Do any lines in the data below contain "embeddings"? If so, copy every one of them.

Input data
======

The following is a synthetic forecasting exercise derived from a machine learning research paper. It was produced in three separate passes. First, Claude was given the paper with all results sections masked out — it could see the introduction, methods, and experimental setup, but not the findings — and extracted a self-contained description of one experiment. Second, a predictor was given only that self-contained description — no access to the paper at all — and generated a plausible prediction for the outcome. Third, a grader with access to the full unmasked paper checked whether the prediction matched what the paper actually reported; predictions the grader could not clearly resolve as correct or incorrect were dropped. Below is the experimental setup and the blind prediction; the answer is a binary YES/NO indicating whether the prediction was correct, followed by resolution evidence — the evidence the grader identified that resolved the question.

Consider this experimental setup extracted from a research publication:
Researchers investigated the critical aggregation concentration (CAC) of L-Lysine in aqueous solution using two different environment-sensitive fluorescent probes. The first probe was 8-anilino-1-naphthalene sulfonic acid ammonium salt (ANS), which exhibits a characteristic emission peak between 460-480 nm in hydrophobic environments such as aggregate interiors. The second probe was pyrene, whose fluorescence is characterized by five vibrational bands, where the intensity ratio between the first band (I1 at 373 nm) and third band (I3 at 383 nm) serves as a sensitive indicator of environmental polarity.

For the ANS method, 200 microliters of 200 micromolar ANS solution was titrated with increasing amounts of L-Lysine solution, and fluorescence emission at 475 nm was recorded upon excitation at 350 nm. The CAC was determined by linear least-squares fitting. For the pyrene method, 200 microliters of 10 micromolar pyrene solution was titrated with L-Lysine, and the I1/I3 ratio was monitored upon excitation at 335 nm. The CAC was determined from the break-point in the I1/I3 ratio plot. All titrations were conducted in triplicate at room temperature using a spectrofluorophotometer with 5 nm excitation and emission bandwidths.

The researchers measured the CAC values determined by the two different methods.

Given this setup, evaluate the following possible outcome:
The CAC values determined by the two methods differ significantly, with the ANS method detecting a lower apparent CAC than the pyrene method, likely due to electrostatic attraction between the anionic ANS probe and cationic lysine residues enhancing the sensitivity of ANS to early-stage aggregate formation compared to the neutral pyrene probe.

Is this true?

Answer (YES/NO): NO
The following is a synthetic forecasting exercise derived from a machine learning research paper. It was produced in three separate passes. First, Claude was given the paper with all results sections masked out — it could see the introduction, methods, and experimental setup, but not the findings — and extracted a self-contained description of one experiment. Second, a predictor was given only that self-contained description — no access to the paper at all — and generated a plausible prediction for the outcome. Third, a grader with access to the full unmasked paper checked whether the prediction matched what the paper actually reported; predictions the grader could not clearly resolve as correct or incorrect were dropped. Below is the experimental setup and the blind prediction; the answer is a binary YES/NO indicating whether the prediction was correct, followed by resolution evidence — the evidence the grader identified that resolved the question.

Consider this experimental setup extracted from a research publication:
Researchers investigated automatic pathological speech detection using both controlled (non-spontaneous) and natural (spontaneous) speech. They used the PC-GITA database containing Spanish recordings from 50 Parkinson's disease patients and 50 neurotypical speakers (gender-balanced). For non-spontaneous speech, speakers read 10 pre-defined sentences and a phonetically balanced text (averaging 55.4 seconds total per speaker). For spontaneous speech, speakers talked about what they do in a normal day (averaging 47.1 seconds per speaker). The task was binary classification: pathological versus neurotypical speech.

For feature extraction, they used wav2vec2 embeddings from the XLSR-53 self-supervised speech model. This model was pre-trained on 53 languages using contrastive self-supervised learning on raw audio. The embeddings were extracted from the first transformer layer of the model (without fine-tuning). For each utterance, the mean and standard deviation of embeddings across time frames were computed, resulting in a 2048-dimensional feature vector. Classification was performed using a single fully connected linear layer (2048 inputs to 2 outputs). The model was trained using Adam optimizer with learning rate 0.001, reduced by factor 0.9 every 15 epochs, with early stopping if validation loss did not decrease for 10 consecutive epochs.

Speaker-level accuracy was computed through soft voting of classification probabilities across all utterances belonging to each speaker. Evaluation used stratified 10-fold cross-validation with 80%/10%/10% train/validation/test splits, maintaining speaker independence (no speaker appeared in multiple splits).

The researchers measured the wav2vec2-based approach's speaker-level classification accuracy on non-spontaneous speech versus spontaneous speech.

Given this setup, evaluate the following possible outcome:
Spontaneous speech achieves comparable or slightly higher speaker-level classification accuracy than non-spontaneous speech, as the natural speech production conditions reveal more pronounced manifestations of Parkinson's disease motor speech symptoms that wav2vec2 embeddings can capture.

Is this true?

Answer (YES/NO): NO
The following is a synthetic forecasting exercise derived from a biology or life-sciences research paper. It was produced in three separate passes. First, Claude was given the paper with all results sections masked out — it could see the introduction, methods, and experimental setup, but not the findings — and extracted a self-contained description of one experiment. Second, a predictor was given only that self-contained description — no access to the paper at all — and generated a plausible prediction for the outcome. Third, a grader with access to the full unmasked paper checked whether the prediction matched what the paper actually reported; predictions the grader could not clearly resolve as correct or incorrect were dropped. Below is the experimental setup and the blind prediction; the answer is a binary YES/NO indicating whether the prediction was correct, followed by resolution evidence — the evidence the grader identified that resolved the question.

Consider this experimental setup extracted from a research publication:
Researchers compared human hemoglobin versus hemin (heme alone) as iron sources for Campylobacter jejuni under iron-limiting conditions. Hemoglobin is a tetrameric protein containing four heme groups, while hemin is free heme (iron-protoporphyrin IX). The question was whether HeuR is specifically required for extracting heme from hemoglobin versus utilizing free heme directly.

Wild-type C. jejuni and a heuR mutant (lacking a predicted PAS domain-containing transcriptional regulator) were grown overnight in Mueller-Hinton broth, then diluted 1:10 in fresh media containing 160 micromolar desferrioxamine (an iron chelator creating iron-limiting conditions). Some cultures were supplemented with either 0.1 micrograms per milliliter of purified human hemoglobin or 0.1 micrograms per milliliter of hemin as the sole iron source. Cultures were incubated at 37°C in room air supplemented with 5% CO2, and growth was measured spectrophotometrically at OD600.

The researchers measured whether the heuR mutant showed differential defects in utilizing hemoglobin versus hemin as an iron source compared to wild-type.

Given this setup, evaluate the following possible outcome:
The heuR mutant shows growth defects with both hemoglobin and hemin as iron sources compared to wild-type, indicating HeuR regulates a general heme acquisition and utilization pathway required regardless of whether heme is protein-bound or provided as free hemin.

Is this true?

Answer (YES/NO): YES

======

Exercise result
For feature extraction, they used wav2vec2 embeddings from the XLSR-53 self-supervised speech model. This model was pre-trained on 53 languages using contrastive self-supervised learning on raw audio. The embeddings were extracted from the first transformer layer of the model (without fine-tuning). For each utterance, the mean and standard deviation of embeddings across time frames were computed, resulting in a 2048-dimensional feature vector. Classification was performed using a single fully connected linear layer (2048 inputs to 2 outputs). The model was trained using Adam optimizer with learning rate 0.001, reduced by factor 0.9 every 15 epochs, with early stopping if validation loss did not decrease for 10 consecutive epochs.
Spontaneous speech achieves comparable or slightly higher speaker-level classification accuracy than non-spontaneous speech, as the natural speech production conditions reveal more pronounced manifestations of Parkinson's disease motor speech symptoms that wav2vec2 embeddings can capture.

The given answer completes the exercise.